A statement made by a person who does not testify in a judicial proceeding or by a witness prior to a judicial proceeding is admissible as testimony if the parties consent thereto; a statement that meets the requirements of this chapter or of the law is also admissible as testimony.

1991, c. 64, s. 2869.

2870.  

A statement made by a person who does not appear as a witness, concerning facts to which he could legally testify, is admissible as testimony on application and after notice is given to the adverse party, provided the court authorizes it.

The court shall, however, ascertain that it is impossible for the declarant to appear as a witness, or that it is unreasonable to require him to do so, and that the reliability of the statement is sufficiently guaranteed by the circumstances in which it is made.

The reliability of documents drawn up in the ordinary course of business of an enterprise, of documents entered in a register kept as required by law and of spontaneous and contemporaneous statements concerning the occurrence of facts is, in particular, presumed to be sufficiently guaranteed.

1991, c. 64, s. 2870.

2871.  

Previous statements by a person who appears as a witness, concerning facts to which he may legally testify, are admissible as testimony if their reliability is sufficiently guaranteed.

1991, c. 64, s. 2871.

2872.  

Statements thus made shall be proved by producing the writing.

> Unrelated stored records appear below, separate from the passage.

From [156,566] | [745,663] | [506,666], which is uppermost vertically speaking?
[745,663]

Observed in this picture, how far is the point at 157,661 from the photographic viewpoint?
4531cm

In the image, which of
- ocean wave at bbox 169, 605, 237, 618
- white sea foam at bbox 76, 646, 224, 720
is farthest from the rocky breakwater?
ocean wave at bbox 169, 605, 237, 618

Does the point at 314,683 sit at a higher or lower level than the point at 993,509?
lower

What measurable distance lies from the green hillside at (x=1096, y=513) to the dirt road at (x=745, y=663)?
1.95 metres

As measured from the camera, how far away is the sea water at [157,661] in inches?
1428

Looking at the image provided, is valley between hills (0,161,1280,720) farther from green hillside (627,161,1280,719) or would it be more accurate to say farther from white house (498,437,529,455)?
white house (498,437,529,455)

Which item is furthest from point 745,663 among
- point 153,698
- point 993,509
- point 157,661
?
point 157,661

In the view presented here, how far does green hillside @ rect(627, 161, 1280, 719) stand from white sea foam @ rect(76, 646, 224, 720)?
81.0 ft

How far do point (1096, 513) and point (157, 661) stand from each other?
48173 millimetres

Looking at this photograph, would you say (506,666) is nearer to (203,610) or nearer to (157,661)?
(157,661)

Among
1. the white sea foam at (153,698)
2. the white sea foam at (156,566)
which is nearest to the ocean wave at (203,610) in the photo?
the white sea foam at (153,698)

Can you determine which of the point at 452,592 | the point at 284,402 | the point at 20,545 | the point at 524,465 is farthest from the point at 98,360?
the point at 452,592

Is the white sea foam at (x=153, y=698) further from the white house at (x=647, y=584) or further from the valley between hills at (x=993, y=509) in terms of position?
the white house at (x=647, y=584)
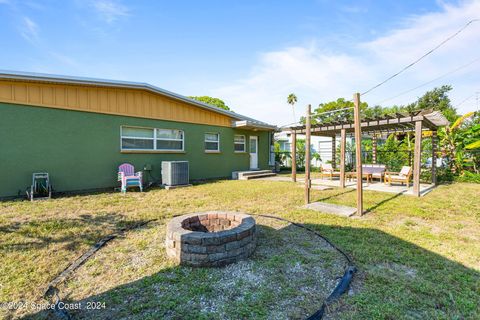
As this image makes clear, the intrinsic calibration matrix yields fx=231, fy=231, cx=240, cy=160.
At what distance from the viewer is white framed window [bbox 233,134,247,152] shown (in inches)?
518

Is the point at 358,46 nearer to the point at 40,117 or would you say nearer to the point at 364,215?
the point at 364,215

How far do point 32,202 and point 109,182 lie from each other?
2.38 meters

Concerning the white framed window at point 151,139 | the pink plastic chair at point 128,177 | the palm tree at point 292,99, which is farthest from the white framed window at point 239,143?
the palm tree at point 292,99

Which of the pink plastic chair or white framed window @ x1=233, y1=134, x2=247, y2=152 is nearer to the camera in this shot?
the pink plastic chair

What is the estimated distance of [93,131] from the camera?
7930 millimetres

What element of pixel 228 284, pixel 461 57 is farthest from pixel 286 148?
pixel 228 284

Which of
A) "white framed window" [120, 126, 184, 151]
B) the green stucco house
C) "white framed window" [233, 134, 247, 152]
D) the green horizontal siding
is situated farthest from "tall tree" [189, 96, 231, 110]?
the green horizontal siding

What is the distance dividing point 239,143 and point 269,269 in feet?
35.7

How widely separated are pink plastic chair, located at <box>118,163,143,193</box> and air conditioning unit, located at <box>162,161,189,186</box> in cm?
103

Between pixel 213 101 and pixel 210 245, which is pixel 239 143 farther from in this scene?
pixel 213 101

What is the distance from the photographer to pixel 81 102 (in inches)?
299

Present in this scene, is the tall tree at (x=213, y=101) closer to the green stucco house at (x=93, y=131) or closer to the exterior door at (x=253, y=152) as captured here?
the exterior door at (x=253, y=152)

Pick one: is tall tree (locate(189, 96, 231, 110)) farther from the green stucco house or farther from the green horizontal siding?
the green horizontal siding

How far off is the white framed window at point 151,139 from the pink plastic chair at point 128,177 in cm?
81
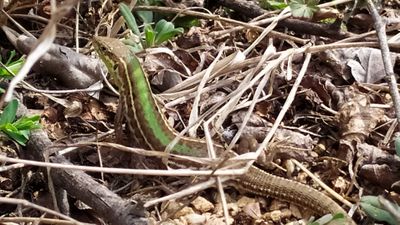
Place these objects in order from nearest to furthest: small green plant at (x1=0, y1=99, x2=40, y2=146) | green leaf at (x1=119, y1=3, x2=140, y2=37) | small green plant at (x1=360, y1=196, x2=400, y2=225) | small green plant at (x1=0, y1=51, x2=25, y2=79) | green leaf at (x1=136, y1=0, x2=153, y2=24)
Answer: small green plant at (x1=360, y1=196, x2=400, y2=225) → small green plant at (x1=0, y1=99, x2=40, y2=146) → small green plant at (x1=0, y1=51, x2=25, y2=79) → green leaf at (x1=119, y1=3, x2=140, y2=37) → green leaf at (x1=136, y1=0, x2=153, y2=24)

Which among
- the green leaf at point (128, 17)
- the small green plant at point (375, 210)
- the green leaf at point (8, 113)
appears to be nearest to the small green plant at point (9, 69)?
the green leaf at point (8, 113)

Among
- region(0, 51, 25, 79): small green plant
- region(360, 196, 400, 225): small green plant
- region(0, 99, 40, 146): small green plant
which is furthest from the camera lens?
region(0, 51, 25, 79): small green plant

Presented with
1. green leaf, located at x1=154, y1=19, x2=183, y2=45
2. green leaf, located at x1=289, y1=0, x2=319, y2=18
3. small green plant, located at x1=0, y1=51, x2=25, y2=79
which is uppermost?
green leaf, located at x1=289, y1=0, x2=319, y2=18

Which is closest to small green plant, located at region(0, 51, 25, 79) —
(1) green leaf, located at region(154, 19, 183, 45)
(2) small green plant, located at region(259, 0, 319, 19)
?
(1) green leaf, located at region(154, 19, 183, 45)

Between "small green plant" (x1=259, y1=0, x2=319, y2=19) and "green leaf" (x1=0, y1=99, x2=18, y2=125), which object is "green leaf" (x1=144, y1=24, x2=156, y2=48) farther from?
"green leaf" (x1=0, y1=99, x2=18, y2=125)

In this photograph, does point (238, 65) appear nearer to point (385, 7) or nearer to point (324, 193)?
point (324, 193)

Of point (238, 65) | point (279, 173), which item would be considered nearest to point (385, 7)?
point (238, 65)

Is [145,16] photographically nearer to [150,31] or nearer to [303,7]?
[150,31]
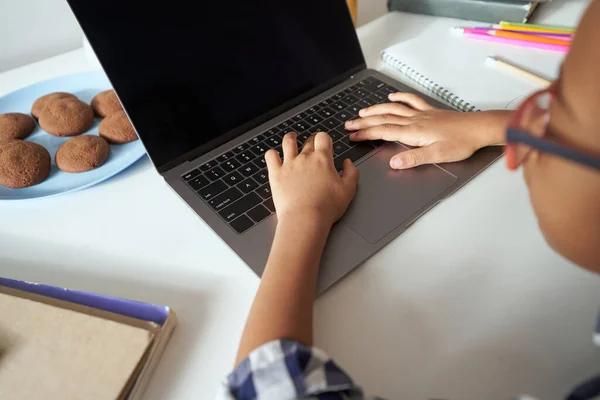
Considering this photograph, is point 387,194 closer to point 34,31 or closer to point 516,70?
point 516,70

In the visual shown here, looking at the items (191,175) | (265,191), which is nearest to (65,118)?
(191,175)

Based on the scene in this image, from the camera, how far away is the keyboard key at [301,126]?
0.64m

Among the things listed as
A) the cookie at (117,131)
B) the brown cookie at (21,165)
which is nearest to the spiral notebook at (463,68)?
the cookie at (117,131)

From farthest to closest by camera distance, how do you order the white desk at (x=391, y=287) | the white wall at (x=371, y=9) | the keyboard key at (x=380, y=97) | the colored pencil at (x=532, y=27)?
1. the white wall at (x=371, y=9)
2. the colored pencil at (x=532, y=27)
3. the keyboard key at (x=380, y=97)
4. the white desk at (x=391, y=287)

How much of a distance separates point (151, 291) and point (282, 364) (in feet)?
0.61

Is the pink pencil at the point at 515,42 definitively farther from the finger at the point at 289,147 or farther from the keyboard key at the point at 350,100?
the finger at the point at 289,147

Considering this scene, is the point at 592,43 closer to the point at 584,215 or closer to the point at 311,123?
the point at 584,215

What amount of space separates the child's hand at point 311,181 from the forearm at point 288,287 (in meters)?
0.02

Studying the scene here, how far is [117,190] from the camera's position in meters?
0.59

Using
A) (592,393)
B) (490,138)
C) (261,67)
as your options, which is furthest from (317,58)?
(592,393)

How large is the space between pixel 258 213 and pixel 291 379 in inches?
8.8

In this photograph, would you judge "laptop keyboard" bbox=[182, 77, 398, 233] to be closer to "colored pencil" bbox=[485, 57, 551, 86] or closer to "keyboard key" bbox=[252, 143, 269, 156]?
"keyboard key" bbox=[252, 143, 269, 156]

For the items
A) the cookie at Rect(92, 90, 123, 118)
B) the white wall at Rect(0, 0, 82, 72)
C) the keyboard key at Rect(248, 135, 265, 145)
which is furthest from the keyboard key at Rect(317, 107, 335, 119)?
the white wall at Rect(0, 0, 82, 72)

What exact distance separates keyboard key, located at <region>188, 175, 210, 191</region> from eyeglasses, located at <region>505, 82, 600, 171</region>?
0.37 meters
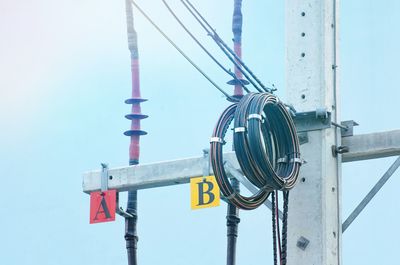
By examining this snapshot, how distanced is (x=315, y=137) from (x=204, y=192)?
0.99 m

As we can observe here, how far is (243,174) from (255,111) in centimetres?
62

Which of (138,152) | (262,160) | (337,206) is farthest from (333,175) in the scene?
(138,152)

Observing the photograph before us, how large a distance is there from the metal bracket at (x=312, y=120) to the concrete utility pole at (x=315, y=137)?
0.05 m

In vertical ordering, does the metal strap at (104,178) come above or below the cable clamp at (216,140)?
below

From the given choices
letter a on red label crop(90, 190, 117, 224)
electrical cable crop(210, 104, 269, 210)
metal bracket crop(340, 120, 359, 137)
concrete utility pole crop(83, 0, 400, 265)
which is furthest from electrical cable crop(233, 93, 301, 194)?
letter a on red label crop(90, 190, 117, 224)

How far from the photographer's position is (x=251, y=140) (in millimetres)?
8812

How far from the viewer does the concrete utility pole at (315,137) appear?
30.9 ft

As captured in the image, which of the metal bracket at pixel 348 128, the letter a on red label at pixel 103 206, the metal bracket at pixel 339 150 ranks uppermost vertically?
the metal bracket at pixel 348 128

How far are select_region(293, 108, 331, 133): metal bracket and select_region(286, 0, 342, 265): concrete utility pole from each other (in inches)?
2.0

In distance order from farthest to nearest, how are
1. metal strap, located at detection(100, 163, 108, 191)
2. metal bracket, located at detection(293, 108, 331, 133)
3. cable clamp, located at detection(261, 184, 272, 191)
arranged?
metal strap, located at detection(100, 163, 108, 191)
metal bracket, located at detection(293, 108, 331, 133)
cable clamp, located at detection(261, 184, 272, 191)

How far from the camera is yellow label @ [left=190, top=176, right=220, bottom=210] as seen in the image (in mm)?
9805

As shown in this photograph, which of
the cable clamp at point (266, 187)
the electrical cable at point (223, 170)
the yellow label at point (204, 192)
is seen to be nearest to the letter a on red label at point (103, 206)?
the yellow label at point (204, 192)

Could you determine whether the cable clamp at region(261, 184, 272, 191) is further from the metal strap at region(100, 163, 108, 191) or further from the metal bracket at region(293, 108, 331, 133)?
the metal strap at region(100, 163, 108, 191)

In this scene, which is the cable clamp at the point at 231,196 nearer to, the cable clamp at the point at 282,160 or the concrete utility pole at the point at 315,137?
the cable clamp at the point at 282,160
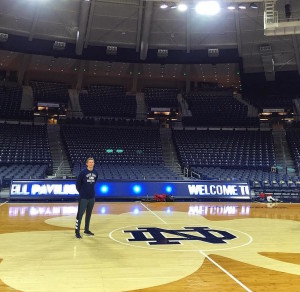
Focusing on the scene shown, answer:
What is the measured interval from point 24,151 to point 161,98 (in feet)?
46.6

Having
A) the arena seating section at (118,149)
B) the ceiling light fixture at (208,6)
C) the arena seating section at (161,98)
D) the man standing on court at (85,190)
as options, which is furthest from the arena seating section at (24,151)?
the ceiling light fixture at (208,6)

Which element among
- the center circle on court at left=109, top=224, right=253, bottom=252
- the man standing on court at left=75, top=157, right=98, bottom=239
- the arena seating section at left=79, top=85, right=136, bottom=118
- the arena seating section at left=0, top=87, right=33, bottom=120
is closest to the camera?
the center circle on court at left=109, top=224, right=253, bottom=252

No other statement may be proved except by the testimony of the declarant or of the persons having had personal knowledge of it, unless otherwise provided in articles 2873 and 2874.

1991, c. 64, s. 2872.

2873.  

A statement recorded in writing by a person other than the declarant may be proved by producing the writing if the declarant has acknowledged that the writing faithfully reproduces his statement.

The same rule applies where the writing was drawn up at the request of the declarant or by a person acting in the performance of his duties, if there is reason to presume, having regard to the circumstances, that the writing accurately reproduces the statement.

1991, c. 64, s. 2873.

2874.  

A statement recorded on magnetic tape or by any other reliable recording technique may be proved by such means, provided its authenticity is separately proved. However, where the recording is a technology-based document within the meaning of the Act to establish a legal framework for information technology, authenticity need only be established in cases to which the third paragraph of section 5 of that Act applies.

1991, c. 64, s. 2874; 2001, c. 32, s. 81.